Seit Juli 2020 ist Irene Fuhrmann Teamchefin des Fußball-Nationalteams der Frauen. Nach dem Abgang von Dominik Thalhammer schaffte die 41-jährige Wienerin die EM-Qualifikation und hat nun ihr erstes volles Jahr in Reihe eins hinter sich. Ihren Arbeitsplatz hat sie nicht in der ÖFB-Zentrale, sondern in der Frauen-Akademie in St. Pölten. Dort ist sie für die Talente immer greifbar und hat deren Entwicklung im Auge.
Privat
Österreichs Teamchefin wurde am 23. September 1980 in Wien geboren und wuchs im 14. Bezirk auf.
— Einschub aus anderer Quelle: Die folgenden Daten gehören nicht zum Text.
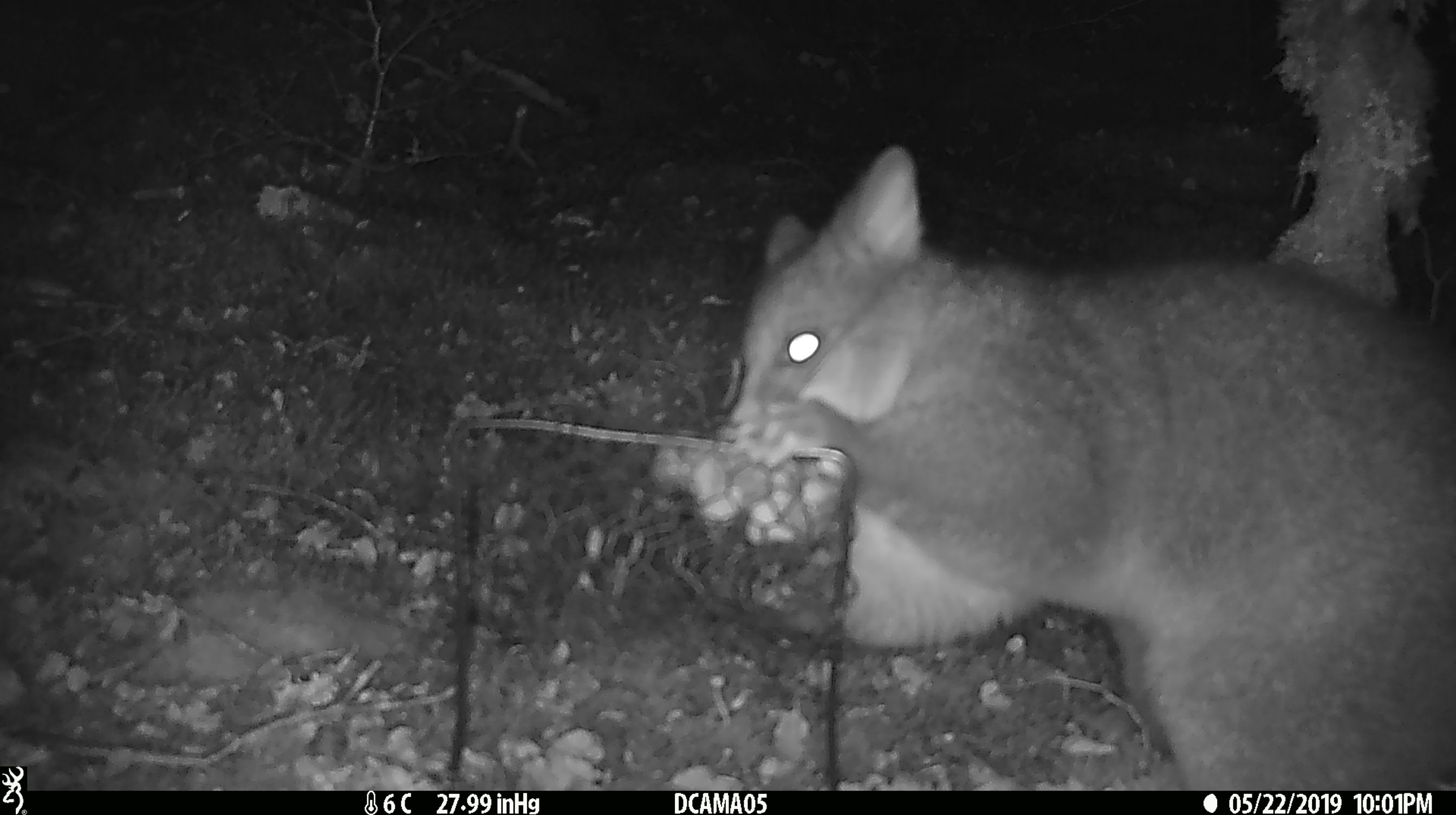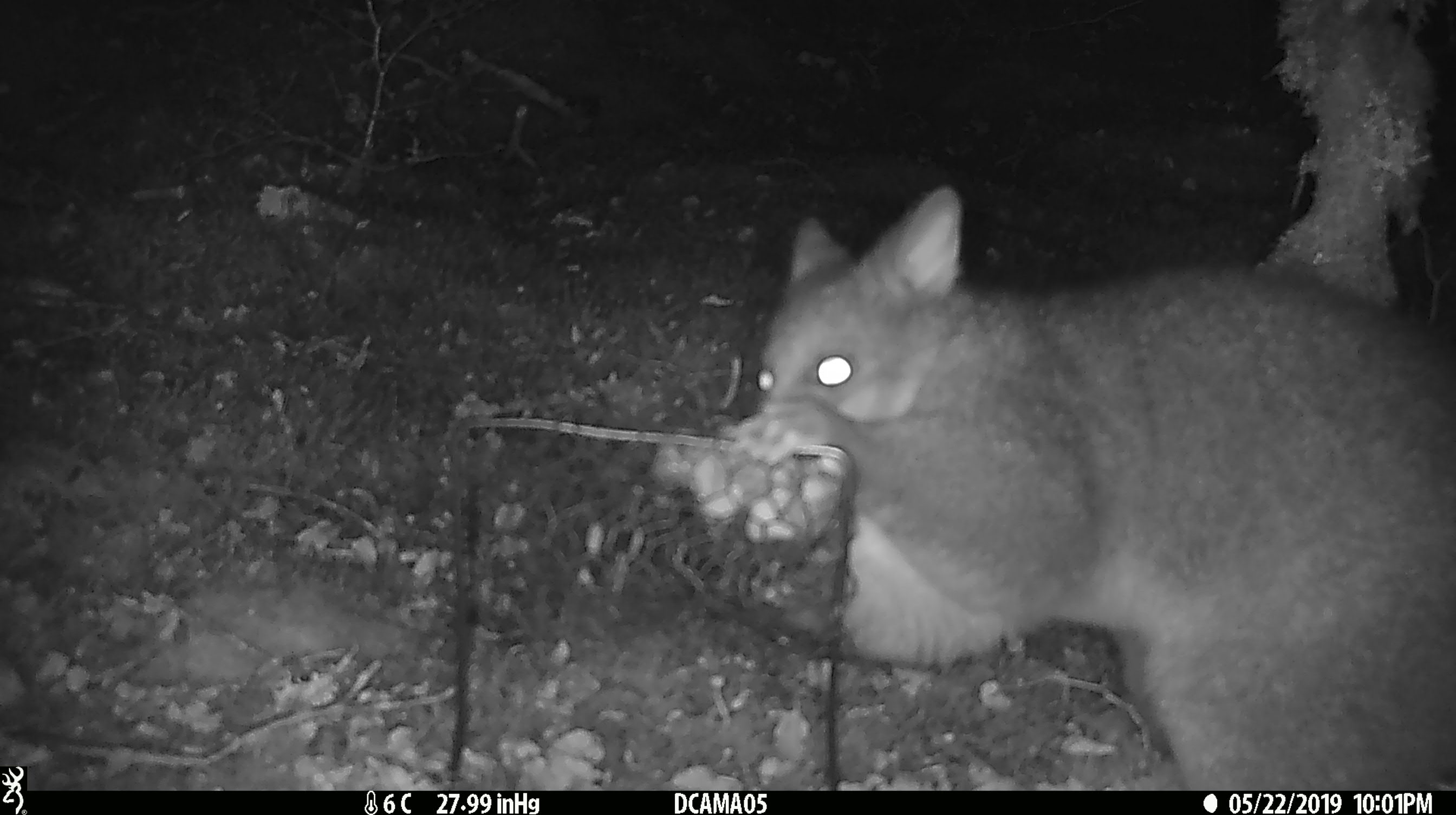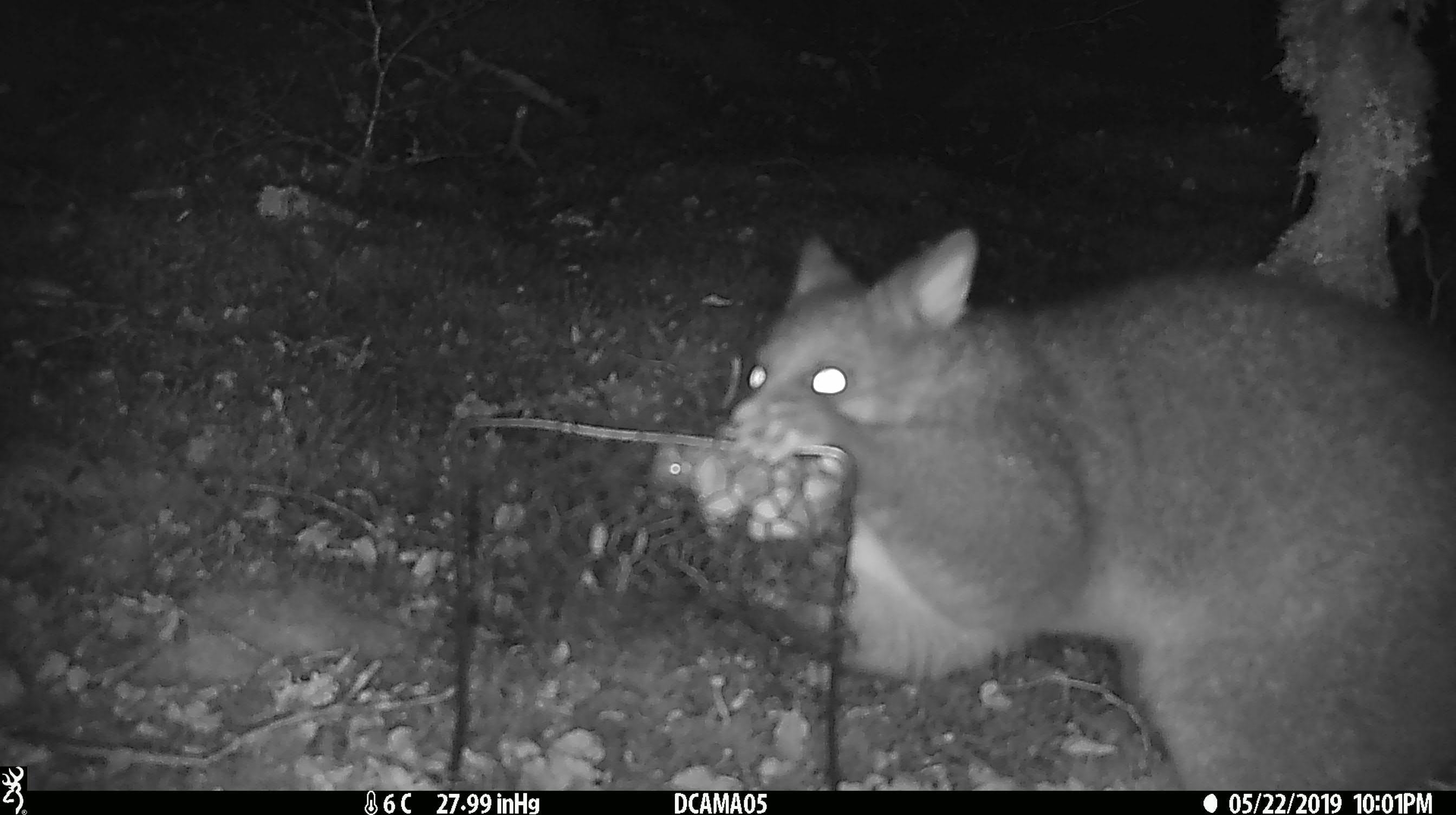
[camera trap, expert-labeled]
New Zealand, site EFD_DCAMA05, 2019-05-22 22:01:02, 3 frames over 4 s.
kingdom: Animalia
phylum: Chordata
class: Mammalia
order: Diprotodontia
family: Phalangeridae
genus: Trichosurus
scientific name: Trichosurus vulpecula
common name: common brushtail possum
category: possum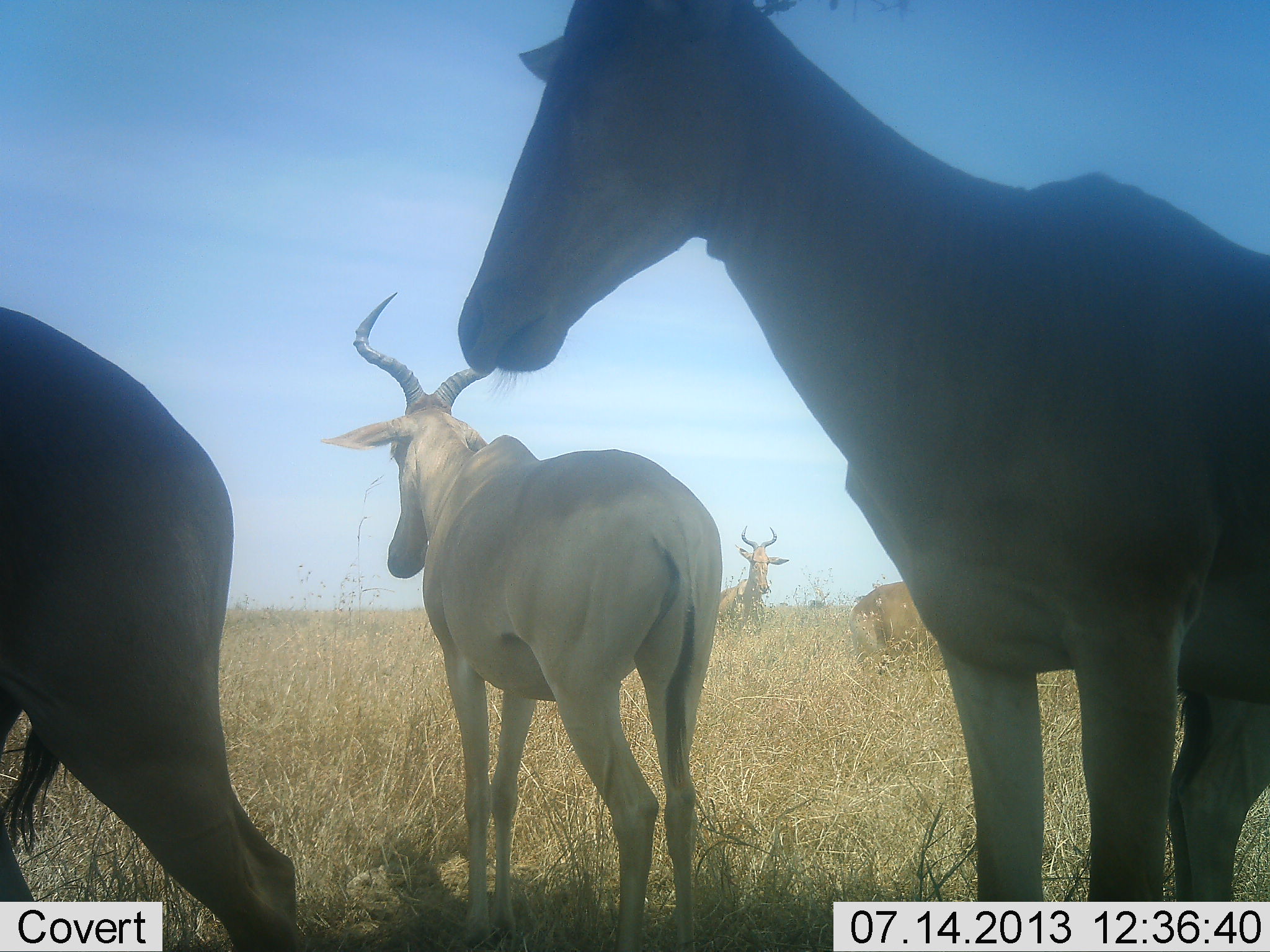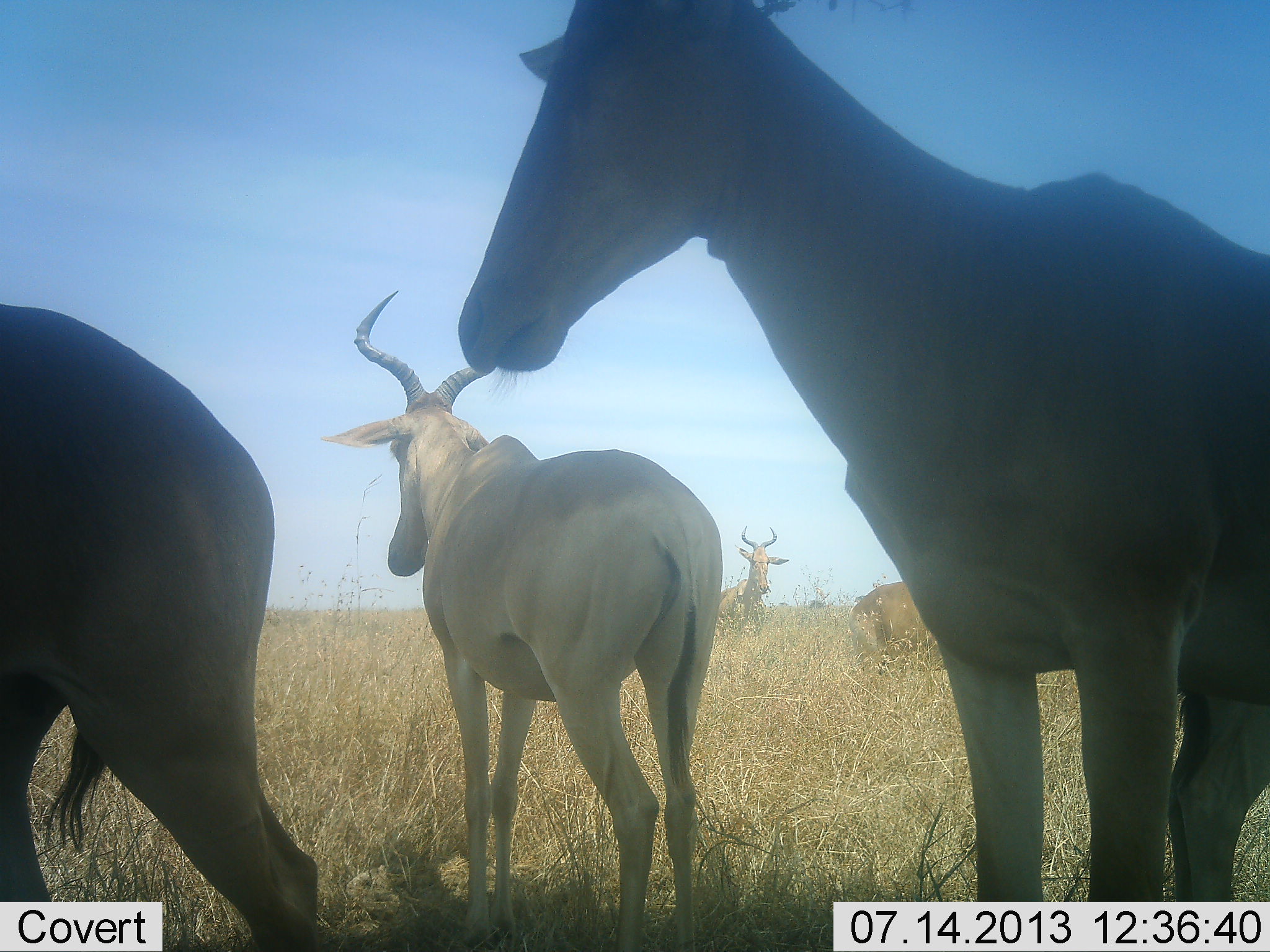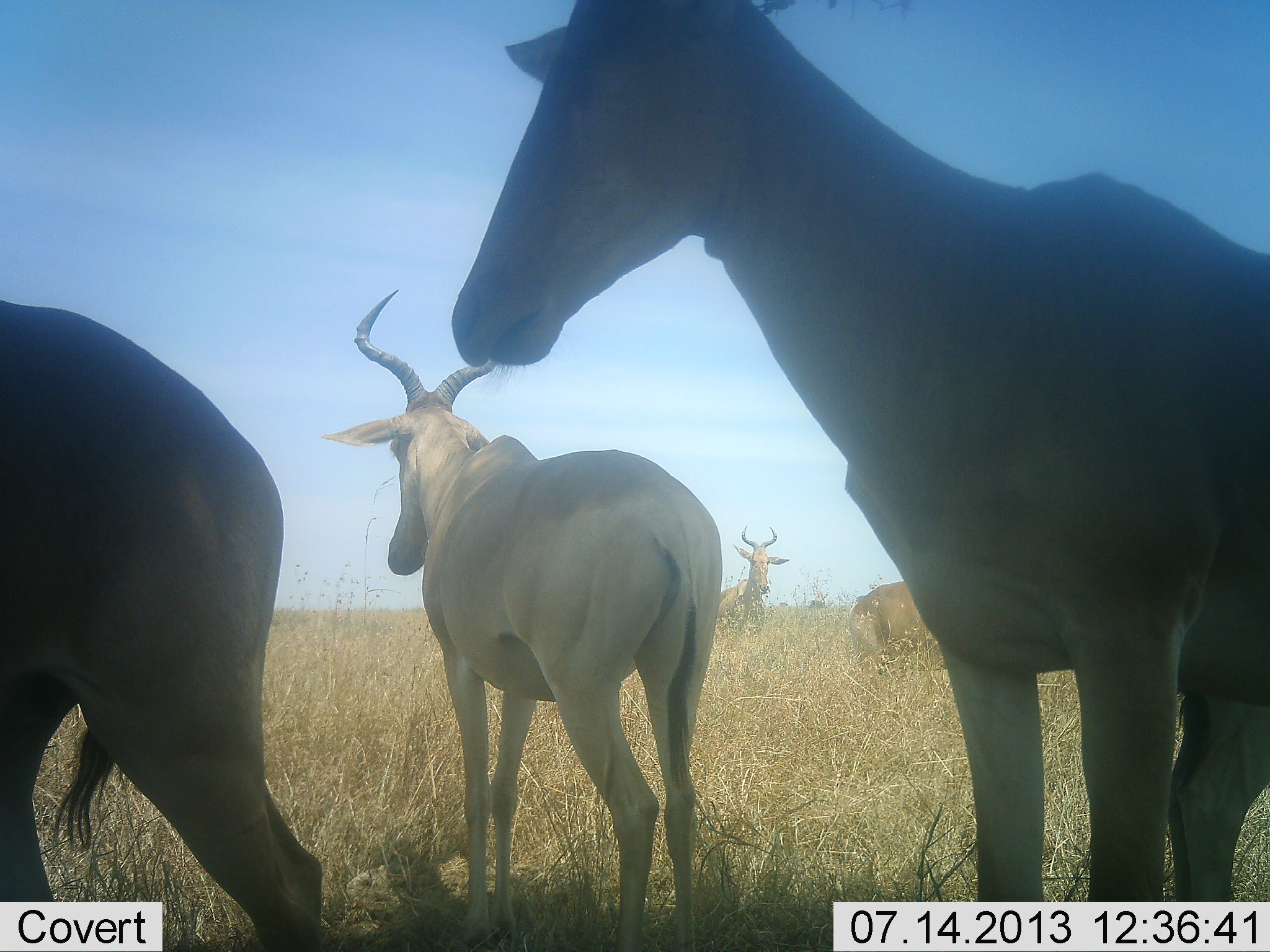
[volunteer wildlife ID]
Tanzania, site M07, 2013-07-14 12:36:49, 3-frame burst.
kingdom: Animalia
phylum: Chordata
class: Mammalia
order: Artiodactyla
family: Bovidae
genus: Alcelaphus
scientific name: Alcelaphus buselaphus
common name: hartebeest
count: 5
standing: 97%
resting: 7%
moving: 7%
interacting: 0%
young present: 0%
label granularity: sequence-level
Dort spielte sie mit ihren Brüdern im "Käfig" und kam erst 2000 zum Vereinsfußball.
23 Länderspiele
absolvierte sie zwischen 2000 und 2008 für Österreich und erzielte dabei drei Tore. In dieser Zeit spielte sie bei Landhaus (außer 2002/03 beim Innsbrucker AC).
Trainerin
2008 wurde sie Co-Trainerin von Frauen-Teamchef Ernst Weber, als U-19-Teamchefin erreichte sie die EM 2016. 2017 wurde sie Co-Trainerin von Frauen-Teamchef Dominik Thalhammer. Seit 27. Juli 2020 ist sie Frauen-Teamchefin.
KURIER: Darf man Sie als Corona-Trainerin bezeichnen?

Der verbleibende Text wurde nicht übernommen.